Alexander Klementiev was born in Moscow in 1942 and grew up in the Soviet Union during the Cold War. As a student, he attended the Moscow Institute of Physics and Technology, where he studied radio physics and earned his Ph.D. He also served as a research fellow for the International Institute for Applied Systems Analysis in Vienna, Austria. In 1992, Klementiev immigrated to the United States. In this interview, Klementiev describes his work analyzing the mortality of those people who lived in areas contaminated by the Chernobyl reactor accident. He also describes his work estimating radioactive releases from the Hanford Site facilities and the lifetime risk of radiation-induced thyroid disease for the Hanford downwinders. Klementiev also discusses differences between the atmosphere of the United States and Russia.

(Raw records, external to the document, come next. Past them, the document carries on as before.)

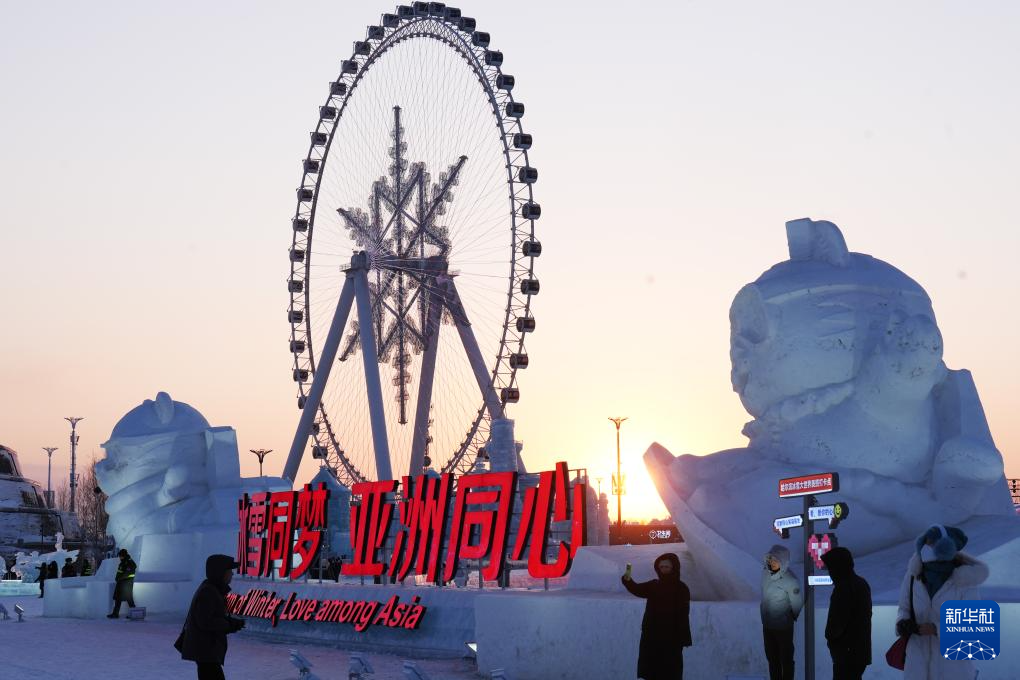 哈爾濱冰雪大世界：明年再見！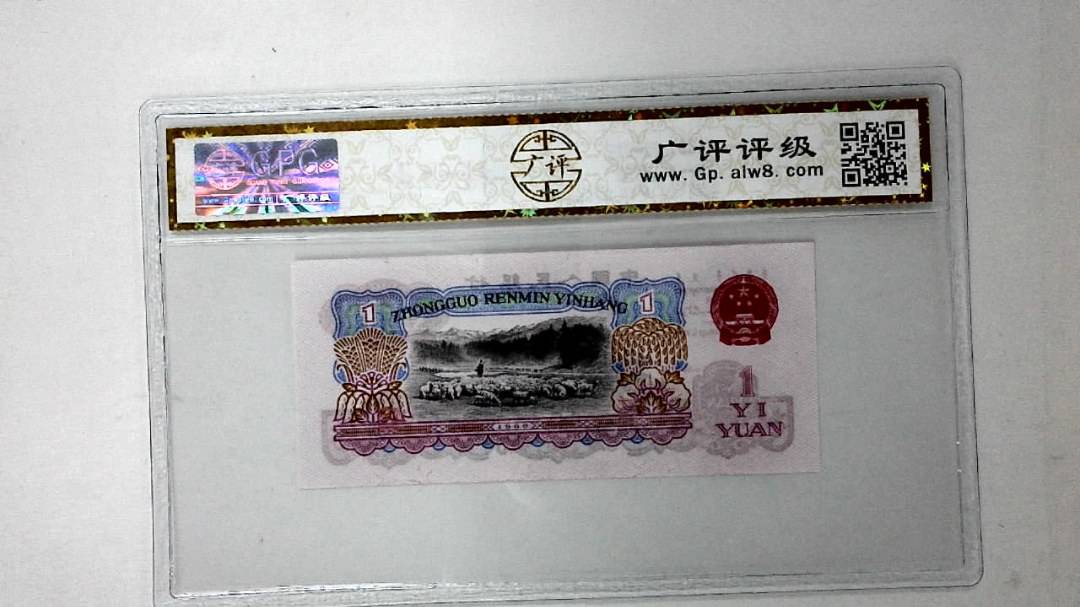 1960年壹圆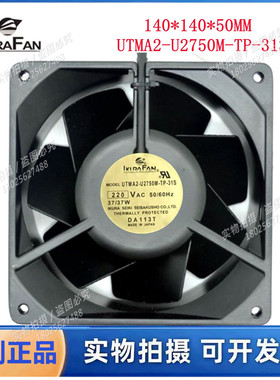 育良KURA FAN 14050 UTMA2-U2750M-TP-31S 220V 37W 全金属风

Karen Dorn Steele is a journalist. As a reporter for the Spokesman-Review, she broke the story about the Green Run test, in which the U.S. government released radioactive gases in 1949 over areas surrounding the Hanford Site. Subsequently, she covered the Hanford Downwinder litigation, in which residents living around the Hanford Site sued the federal government over the health complications they suffered from as a result of radiation exposure. In this interview, she discusses how she discovered the Green Run through FOIA document requests. She describes covering the Downwinder litigation and her thoughts on how the trial was managed. Dorn Steele remembers meeting and interviewing some of the plaintiffs, and how their lives were impacted by the Hanford Site.

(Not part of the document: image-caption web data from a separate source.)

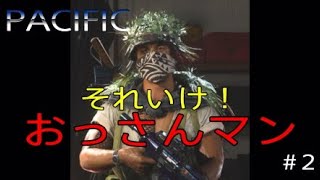 【CoD:WZ PACIFIC 】それいけ！おっさんマン　PACIFICキル集＃2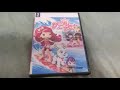 Strawberry Shortcake Fun Under The Sun DVD Overview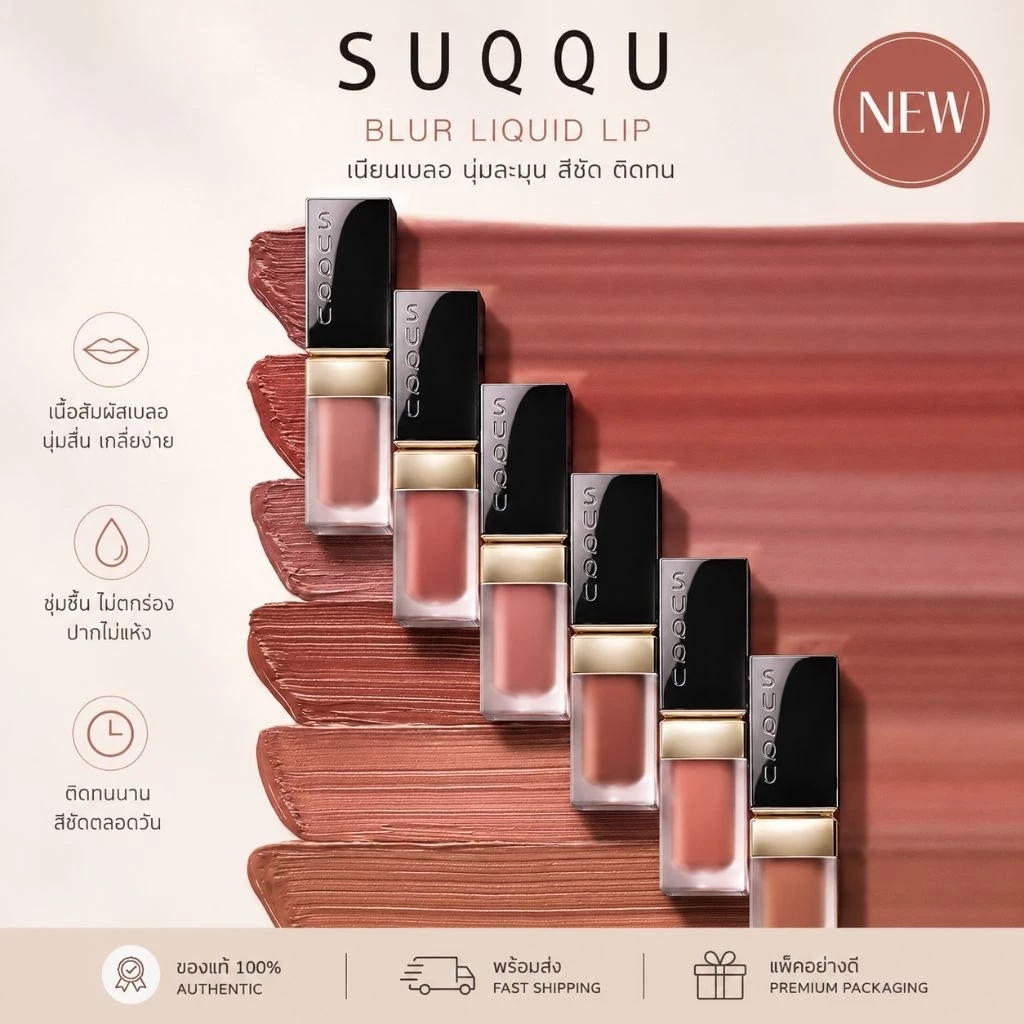 SUQQU Blur Liquid Lip 5g (ลิปเนื้อแมท)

Collene Dunbar first arrived the Tri-Cities in 1950. She spent her childhood there while her father worked in construction at the Hanford Site. In this interview, she recalls her experiences growing up, and describes local perceptions of Hanford. She details discrimination faced by African Americans, local agriculture, and how the area has changed over the years. Dunbar also recounts her time working in construction and maintenance in the 200 East Area at Hanford, and shares her impressions of how secrecy and security were maintained at the site.

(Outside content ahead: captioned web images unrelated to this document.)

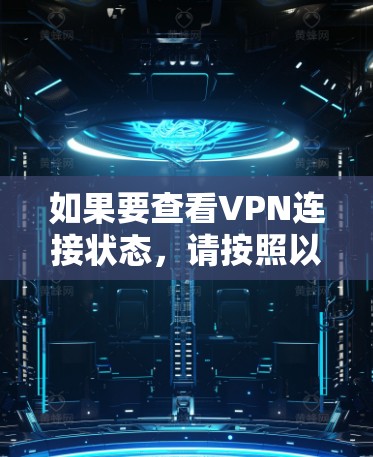 如果要查看VPN连接状态，请按照以下步骤操作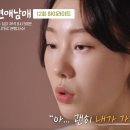 용우스포츠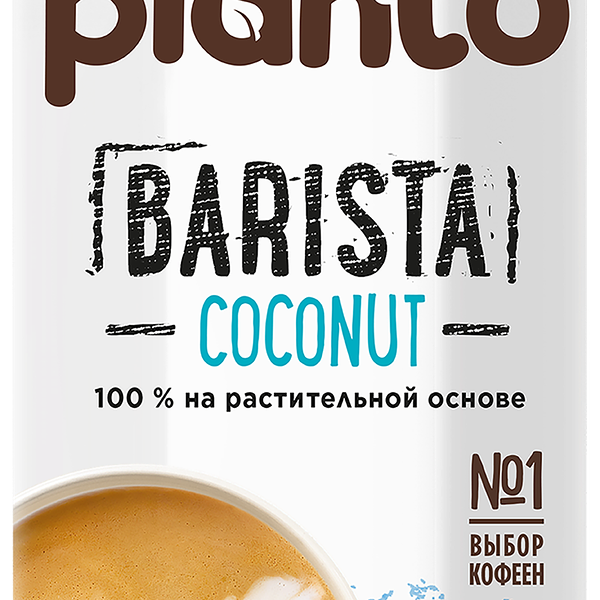   Напиток растительный Planto Barista Кокосовый с соей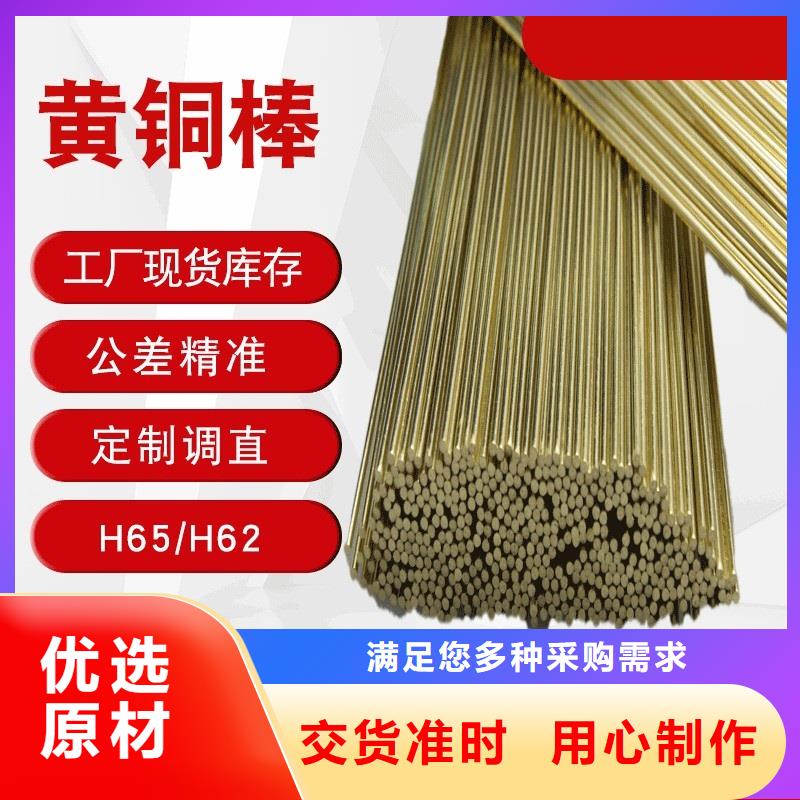 有實力的HSn90-1錫黃銅板廠家適用范圍廣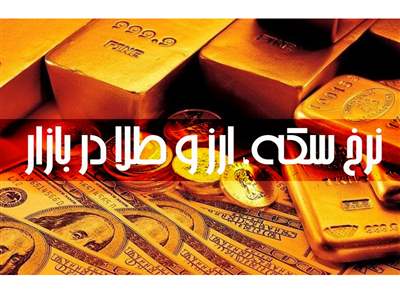 قیمت طلا، سکه و دلار امروز شنبه ۱۶ دی ۱۴۰۲ /کاهش دسته‌جمعی قیمت‌ها 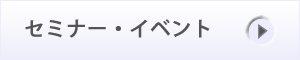 セミナー・イベント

Carol Roberts moved to Hanford with her family in 1944 after her father was hired by DuPont to work as an electrician on the B Reactor. In this interview, she vividly describes life in Richland during the Manhattan Project. Roberts mentions local segregation, dust storms, the housing, social opportunities, and the challenges women faced in raising a family. Roberts champions the role of women in local history, including Leona Marshall Libby’s work on the B Reactor. She also details the founding of the local hospital and library, and recounts the takeoff of the “Day’s Pay,” the bomber funded by Hanford workers as part of their contributions to the war effort.